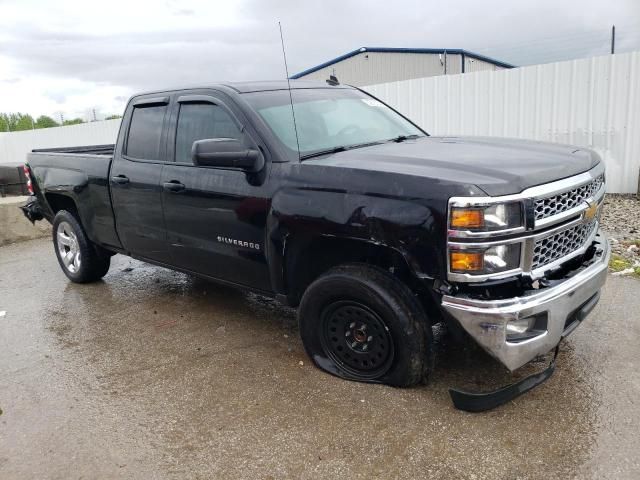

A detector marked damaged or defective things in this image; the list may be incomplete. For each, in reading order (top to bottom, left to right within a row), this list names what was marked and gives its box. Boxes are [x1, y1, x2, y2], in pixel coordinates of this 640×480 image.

dented hood [308, 136, 604, 196]
damaged rear bumper [440, 232, 608, 372]
damaged front bumper [440, 231, 608, 374]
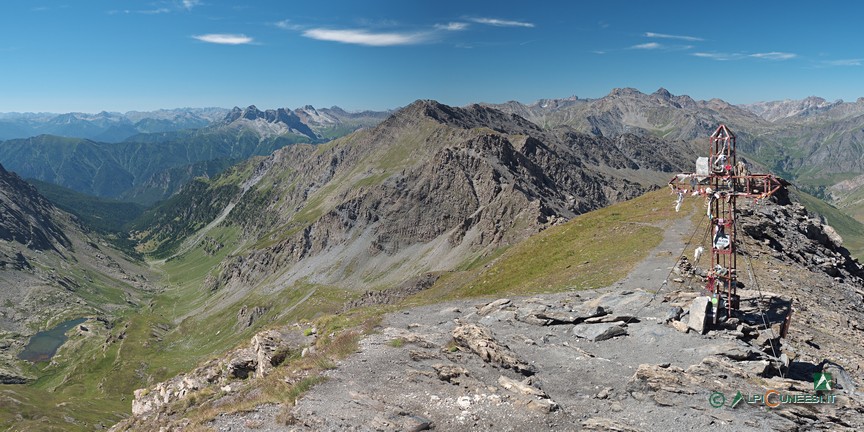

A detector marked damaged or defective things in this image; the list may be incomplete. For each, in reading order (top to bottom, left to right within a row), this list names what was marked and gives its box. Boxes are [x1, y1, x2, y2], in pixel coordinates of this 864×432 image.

rusted metal framework [668, 123, 784, 322]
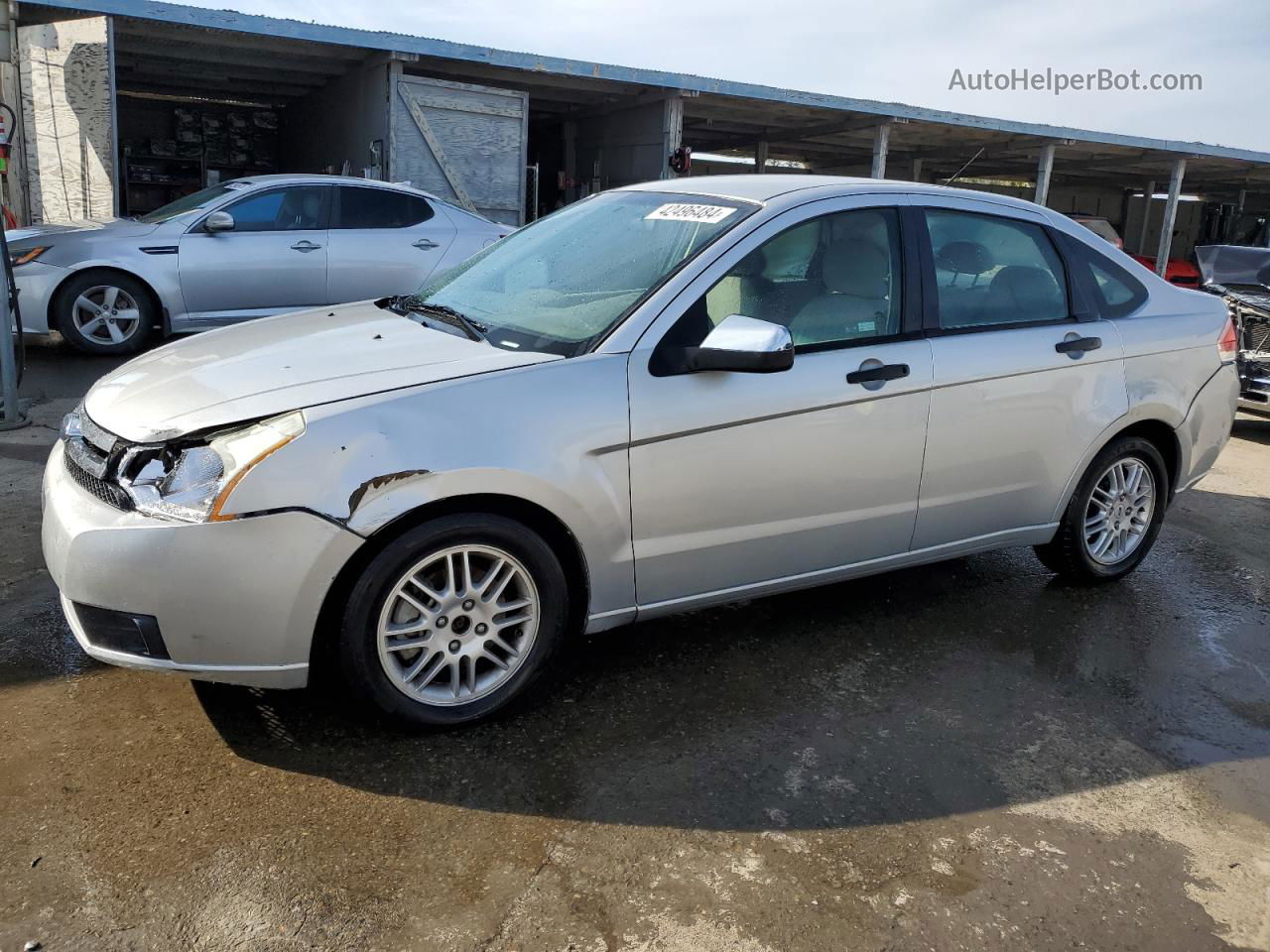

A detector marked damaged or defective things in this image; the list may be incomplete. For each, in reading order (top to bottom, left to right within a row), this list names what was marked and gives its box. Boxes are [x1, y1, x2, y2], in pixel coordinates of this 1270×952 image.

crumpled hood [6, 217, 159, 242]
crumpled hood [80, 301, 556, 442]
broken headlight [123, 413, 306, 524]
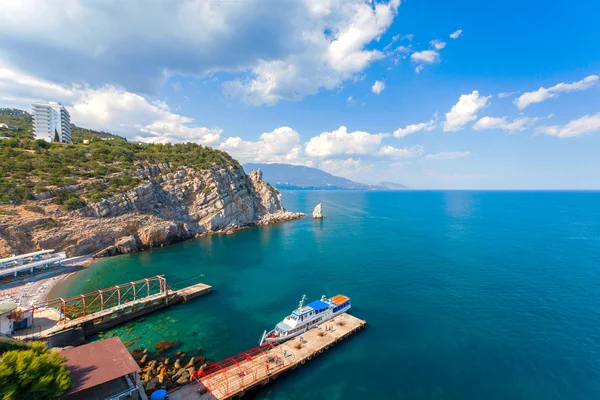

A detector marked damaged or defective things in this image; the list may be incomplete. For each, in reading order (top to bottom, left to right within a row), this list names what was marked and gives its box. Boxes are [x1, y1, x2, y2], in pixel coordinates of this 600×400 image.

rusty dock structure [14, 276, 211, 344]
rusty dock structure [169, 314, 366, 398]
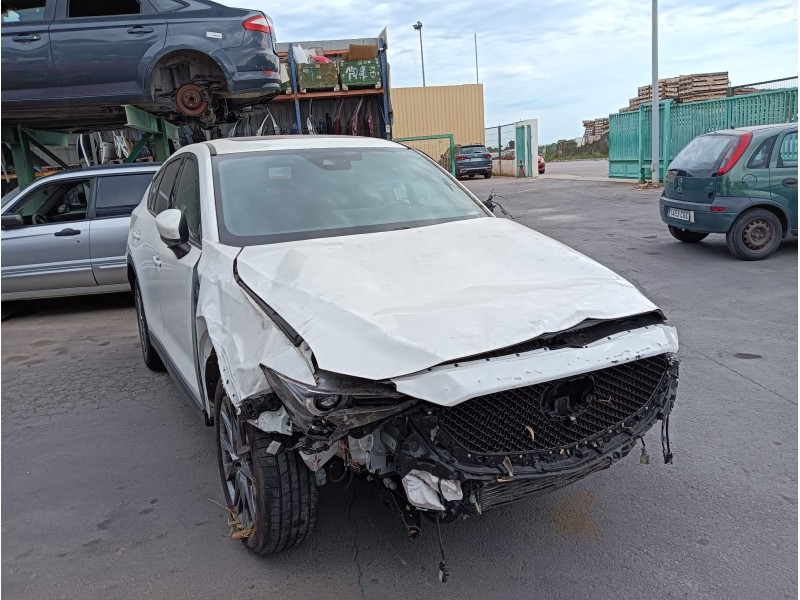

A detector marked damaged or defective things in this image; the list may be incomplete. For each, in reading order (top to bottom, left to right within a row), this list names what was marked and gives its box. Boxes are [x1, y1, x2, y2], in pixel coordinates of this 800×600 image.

damaged front wheel [212, 382, 318, 556]
severely damaged white mazda cx-5 [128, 136, 680, 556]
crumpled hood [234, 219, 660, 380]
destroyed front bumper [390, 354, 680, 512]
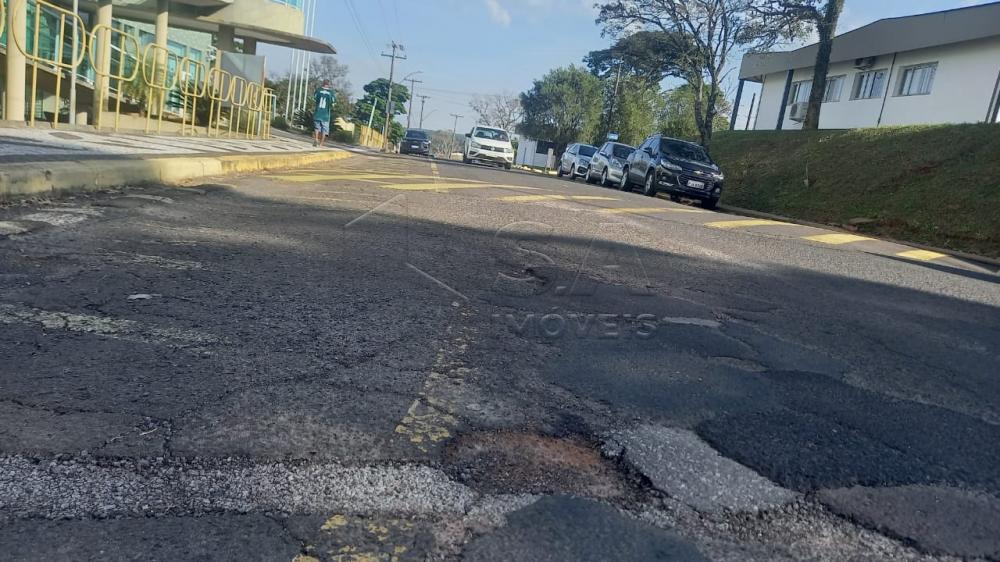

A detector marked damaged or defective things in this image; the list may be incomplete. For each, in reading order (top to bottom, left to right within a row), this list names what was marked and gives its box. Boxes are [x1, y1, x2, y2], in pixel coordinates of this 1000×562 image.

cracked asphalt [0, 153, 996, 560]
pothole [444, 430, 624, 496]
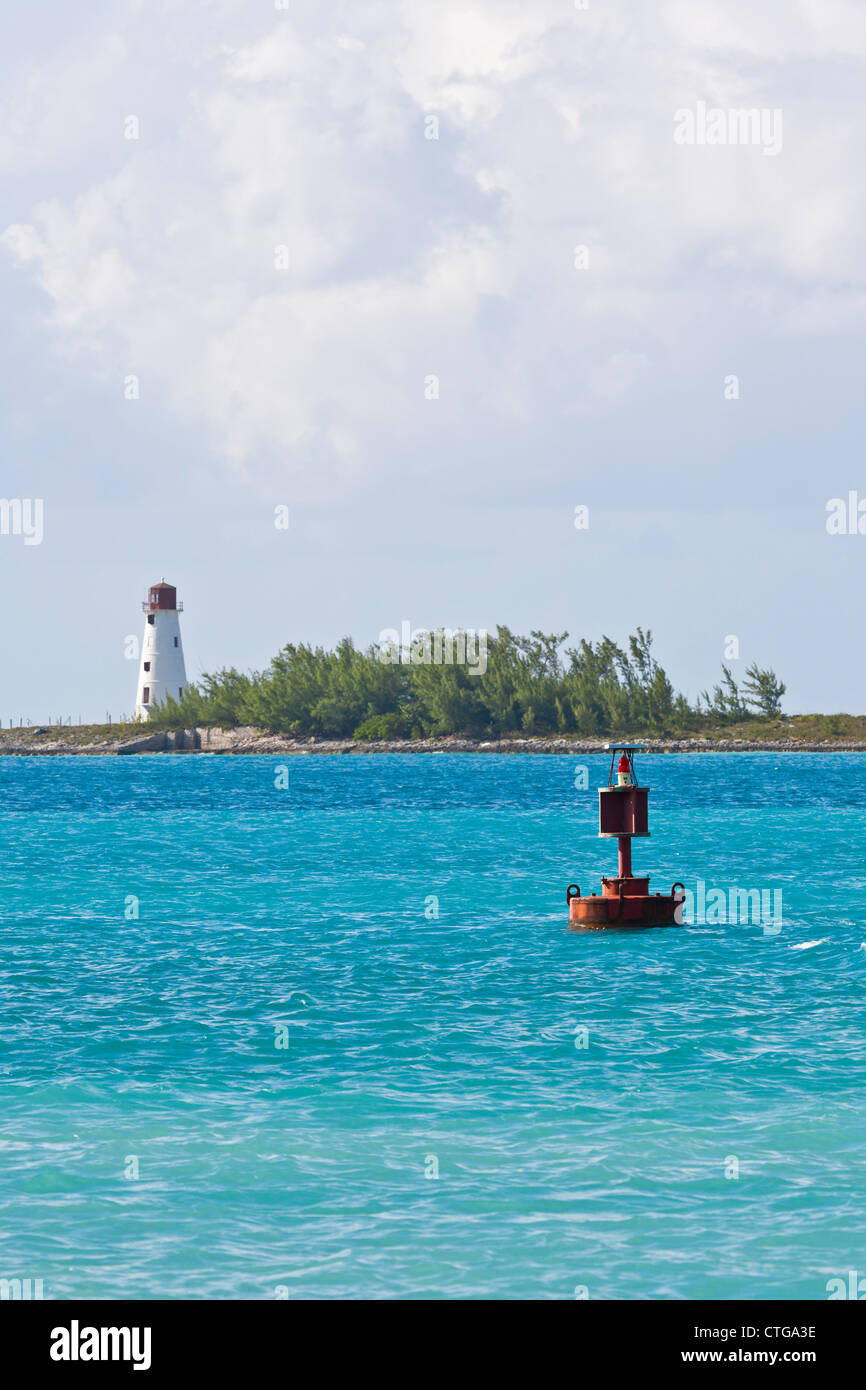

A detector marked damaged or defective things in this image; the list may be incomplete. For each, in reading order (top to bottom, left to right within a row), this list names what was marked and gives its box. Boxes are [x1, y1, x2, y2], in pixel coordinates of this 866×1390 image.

rusty buoy base [569, 878, 683, 934]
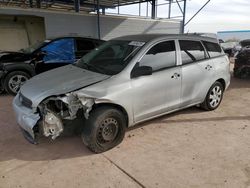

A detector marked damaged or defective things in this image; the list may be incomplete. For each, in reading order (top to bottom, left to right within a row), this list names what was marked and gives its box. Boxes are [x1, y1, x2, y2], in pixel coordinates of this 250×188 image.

crumpled hood [19, 64, 109, 106]
damaged bumper [12, 93, 39, 140]
front-end damage [37, 93, 95, 140]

+-------+

- [Exercise goal]:
The material is to be written out word for word, and the pictures are to be left out.

- [Answer area]:
A detector marked damaged or defective things in this image; the list may be incomplete. For each, in reading order (top to bottom, left to right within a row), this list names what was marked and gives its box. Boxes are [x1, y1, x2, y2], in pixel coordinates of this 640×480 image.

dented hood [308, 136, 604, 196]
damaged rear bumper [440, 232, 608, 372]
damaged front bumper [440, 231, 608, 374]

A detector marked damaged or defective things in this image; the list may be incomplete. For each, in reading order (top to bottom, left to right within a row), this list names what was marked and gives its box. Boxes are [x1, y1, x2, y2], in pixel coordinates of this 864×432 image.

rusted metal framework [668, 123, 784, 322]

A detector marked damaged or defective things in this image; the list may be incomplete. For each, in reading order (top to bottom, left to right within a row), this list names what was marked and gives its box. Boxes are [x1, y1, x2, y2], in pixel coordinates of this 1270×952 image.

crumpled hood [6, 217, 159, 242]
crumpled hood [80, 301, 556, 442]
broken headlight [123, 413, 306, 524]

A detector marked damaged or defective things in this image; the list may be incomplete. For each, in reading order (top to bottom, left to right within a row), this list names what was marked and gives its box. Boxes are [x1, y1, x2, y2], in pixel coordinates of this 600×400 image.

rusty dock structure [14, 276, 211, 344]
rusty dock structure [169, 314, 366, 398]

A detector marked damaged or defective things in this image; the list may be incomplete. For each, in reading order (top to bottom, left to right within a row), this list names what was marked and gives its box. Boxes are [x1, y1, x2, y2], in pixel coordinates of this 800×600 image.

damaged front wheel [212, 382, 318, 556]
severely damaged white mazda cx-5 [128, 136, 680, 556]
crumpled hood [234, 219, 660, 380]
destroyed front bumper [390, 354, 680, 512]

A detector marked damaged or defective things in this image; the list may be incomplete. For each, in reading order (top to bottom, left to right within a row), this list names what was marked and gives its box. Boxes are [x1, y1, x2, y2], in pixel coordinates of this 1000×562 image.

cracked asphalt [0, 153, 996, 560]
pothole [444, 430, 624, 496]

A detector marked damaged or defective things in this image; the list may be incomplete. For each, in reading order (top to bottom, left to right within a row), this list names what was marked and gives its box. Boxes are [x1, y1, x2, y2], in pixel coordinates of this 866×1390 image.

rusty buoy base [569, 878, 683, 934]

A detector marked damaged or defective things in this image; the list may be incomplete. For each, in reading order (top to bottom, left to right within a row), this list names what was marked and gives its box. Boxes are [x1, y1, x2, y2], in pixel coordinates of this 250×188 image.

crumpled hood [19, 64, 109, 106]
damaged bumper [12, 93, 39, 140]
front-end damage [37, 93, 95, 140]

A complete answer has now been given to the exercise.